Studi scientifici mostrano che pratiche di respirazione controllata possono aumentare la variabilità della frequenza cardiaca (HRV), un indicatore di resilienza del sistema nervoso, e ridurre i sintomi associati allo stress cronico e all’ansia. (McEwen, 1998; Streeter et al., 2012)
Comprendere cosa accade nel corpo quando respiriamo in modo consapevole è importante, ma non è sufficiente.
Il sistema nervoso non si regola attraverso concetti o spiegazioni, bensì attraverso esperienze ripetute di presenza e sicurezza.
Per questo, più che parlare di respiro, è utile praticarlo.
Quella che segue è una breve esperienza di ascolto, semplice e accessibile, per riportare attenzione e calma attraverso il respiro.
Chiudi gli occhi per un momento.
Decidi tu quanto dovrà durare questo momento.
Arrivano suoni dall’esterno.
Non è necessario identificarli, ma semplicemente accoglierli.
Senti la vibrazione che portano con sé, lascia che attraversi il tuo corpo.
Attenzione: non ti sto chiedendo di udirli, ma di sentirli nella loro totalità.
Come onde leggere, i suoni si affacciano e poi si ritirano, sempre più lontani.
La tua consapevolezza si rivolge ora verso l’interno.
Riesci a percepire quel solletico lieve allo stomaco,
i nervi che vibrano come fili d’erba mossi da una brezza,
il sangue che scorre con una presenza silenziosa ma viva.
Il respiro si fa sempre più presente.
L’aria entra dalle narici, accarezza le pareti interne,
scivola giù, si fa spazio, fino a colmare i tuoi polmoni.
Puoi sentire il diaframma che si espande,
seguendo un ritmo naturale che rassicura.
Poi l’aria esce, con dolcezza.
C’è una piccola pausa, spontanea, a polmoni vuoti.
E subito dopo, un nuovo respiro.
Una sinfonia perfetta e silenziosa,
che tu devi solo osservare, senza intervenire.
Ti lasci trasportare dal fluire del respiro.

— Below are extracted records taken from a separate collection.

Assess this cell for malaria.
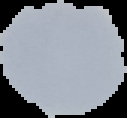
It is uninfected.

{
  "image_size": "127×118 pixels",
  "image_type": "cell region segmented out of the field of view; surrounding area masked to black",
  "preparation": "thin blood smear"
}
State the blood parasite species.
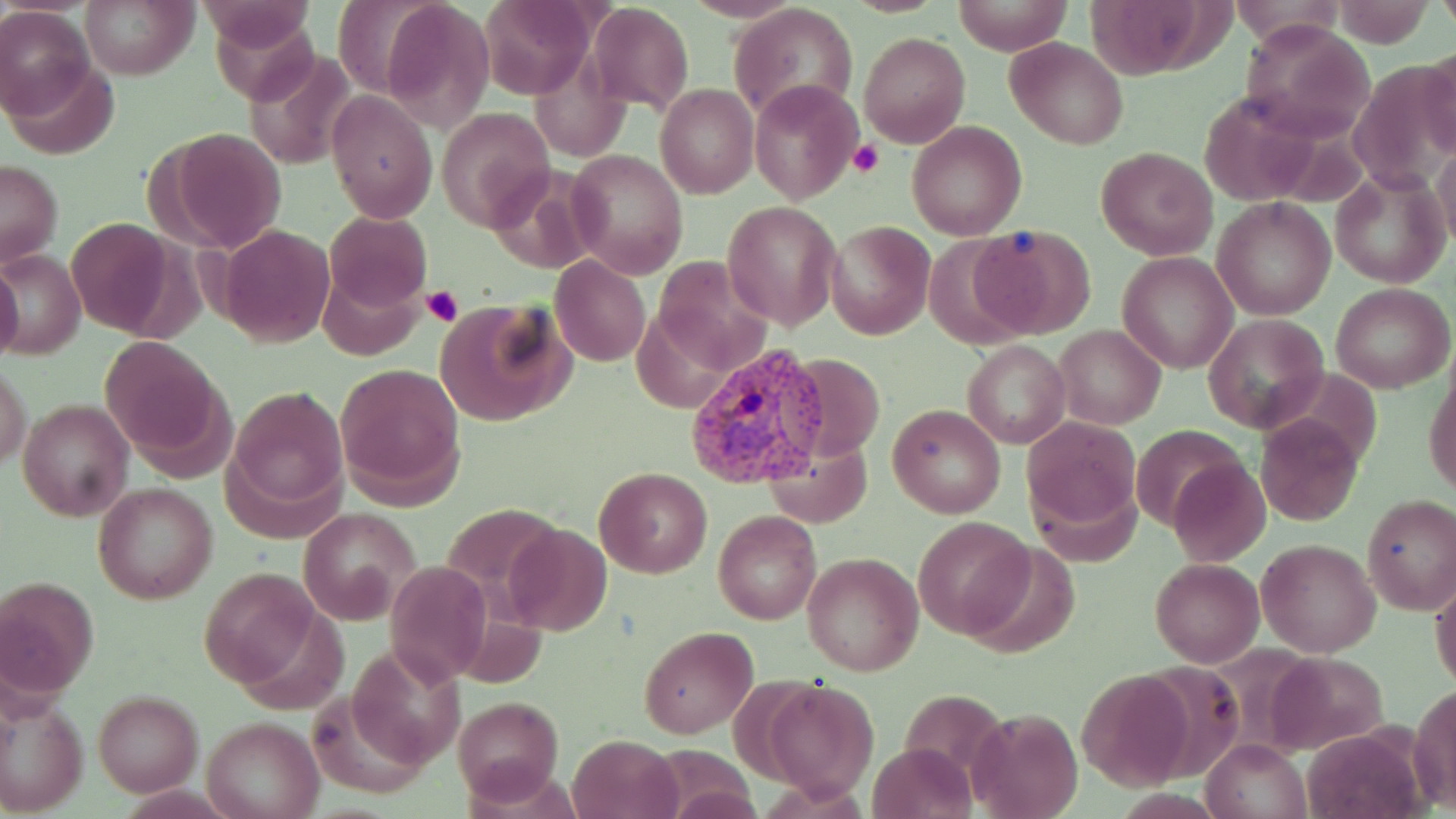

Plasmodium vivax.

Rimani presente, ma leggero.
Sani la relazione con il tuo corpo,
attraverso l’osservazione serena
di un meccanismo perfetto che non chiede nulla,
se non di essere vissuto.
E poi, apri gli occhi.
E decidi che è da lì che vuoi ricominciare.
Domande frequenti
La respirazione nello yoga può aiutare l’ansia?
Sì. Praticare tecniche di respirazione consapevole attiva vie nervose che favoriscono calma e regolazione emotiva.
Quanta respirazione fare per calmare il sistema nervoso?
Anche sessioni brevi (5–10 minuti) possono avere effetti positivi se praticate con regolarità.